Benefices were lands granted by the Church to faithful lords.
In exchange, the Church expected rent or other services, such as military protection.
These lands would then be further divided between lesser lords and commoners.
This was the nature of European feudalism.
Inheritance was an important issue, since land could fall into the hands of those who did not have loyalty to the Church or the great lords.
The usual grant was in precaria, the granting of a life tenure, whereby the tenant stayed on the land only at the pleasure of the lord.
The tenant could be expelled from the land at any time.
His tenancy was precarious.
Counts ’ benefices came to be inherited as counties were broken up and as counts assimilated their offices and ex-officio lands to their family property.

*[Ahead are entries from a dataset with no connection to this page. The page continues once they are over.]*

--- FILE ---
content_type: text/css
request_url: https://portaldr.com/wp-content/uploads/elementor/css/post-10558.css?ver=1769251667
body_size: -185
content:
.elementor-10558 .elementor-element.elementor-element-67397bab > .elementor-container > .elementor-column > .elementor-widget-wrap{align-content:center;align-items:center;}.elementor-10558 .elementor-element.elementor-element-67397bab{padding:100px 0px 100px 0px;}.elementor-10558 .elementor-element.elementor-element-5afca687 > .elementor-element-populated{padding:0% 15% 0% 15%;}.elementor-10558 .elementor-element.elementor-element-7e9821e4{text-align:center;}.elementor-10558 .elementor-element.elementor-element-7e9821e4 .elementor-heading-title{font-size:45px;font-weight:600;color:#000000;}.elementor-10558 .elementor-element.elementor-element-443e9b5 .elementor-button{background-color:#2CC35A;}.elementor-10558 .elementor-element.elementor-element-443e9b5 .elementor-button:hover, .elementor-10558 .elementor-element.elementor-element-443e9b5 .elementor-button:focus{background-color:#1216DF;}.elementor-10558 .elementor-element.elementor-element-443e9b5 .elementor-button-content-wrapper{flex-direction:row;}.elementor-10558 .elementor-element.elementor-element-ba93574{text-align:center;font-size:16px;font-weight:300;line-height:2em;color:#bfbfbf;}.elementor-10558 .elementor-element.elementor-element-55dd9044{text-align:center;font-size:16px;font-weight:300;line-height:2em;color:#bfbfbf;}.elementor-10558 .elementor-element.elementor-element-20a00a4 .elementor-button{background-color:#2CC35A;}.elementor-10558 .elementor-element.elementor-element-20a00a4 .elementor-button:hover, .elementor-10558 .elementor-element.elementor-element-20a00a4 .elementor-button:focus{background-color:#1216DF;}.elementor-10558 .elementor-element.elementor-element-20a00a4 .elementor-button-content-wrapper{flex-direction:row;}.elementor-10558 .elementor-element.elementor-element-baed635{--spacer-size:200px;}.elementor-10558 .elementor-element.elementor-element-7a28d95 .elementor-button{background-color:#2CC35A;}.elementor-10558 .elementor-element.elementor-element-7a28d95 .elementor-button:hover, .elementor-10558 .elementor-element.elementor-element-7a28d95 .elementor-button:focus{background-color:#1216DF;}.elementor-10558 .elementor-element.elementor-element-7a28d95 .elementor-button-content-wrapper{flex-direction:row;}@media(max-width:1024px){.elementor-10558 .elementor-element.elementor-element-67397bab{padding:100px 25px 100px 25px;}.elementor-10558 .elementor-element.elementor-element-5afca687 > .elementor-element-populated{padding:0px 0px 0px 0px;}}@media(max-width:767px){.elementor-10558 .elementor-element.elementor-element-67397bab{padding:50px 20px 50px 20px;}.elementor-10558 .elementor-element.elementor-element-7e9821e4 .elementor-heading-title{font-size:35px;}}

In central Europe, kings and counts probably were willing to allow the inheritance of small parcels of land to the heirs of those who had offered military or other services in exchange for tenancy.
This was contingent on the heirs being reasonably loyal and capable.
Churches in Germany, as elsewhere, were willing to allow peasants to inherit their land.
This was a source of profit to both churches and lords when the inheritors were charged a fee to inherit the land.
Most bishops had a different attitude toward freemen and nobles.
To these peasants, grants were made in precario or in beneficio, usually for a specified and limited number of life tenures.
It was not impossible to recover land left to noble families for generations.
But the longer the family held church land, the more difficult it was to oust them from the land.
Some church officials came to view granting land to noble families amounted to outright alienation.
By the twelfth century great churches in Germany, like those elsewhere were finding it difficult to hold out against the accumulation of lay custom and lay objections to temporary inheritance.
The Bishop of Worms issued a statement in 1120 indicating the poor and unfree should be allowed to inherit tenancy without payment of fees.
It appears to have been something novel.
The growing masses of unfree and the marginal were needed for labor, and to bolster the military of both nobility and the church.
By the time of Henry IV, bargaining by the peasants for the benefit of the group was the norm.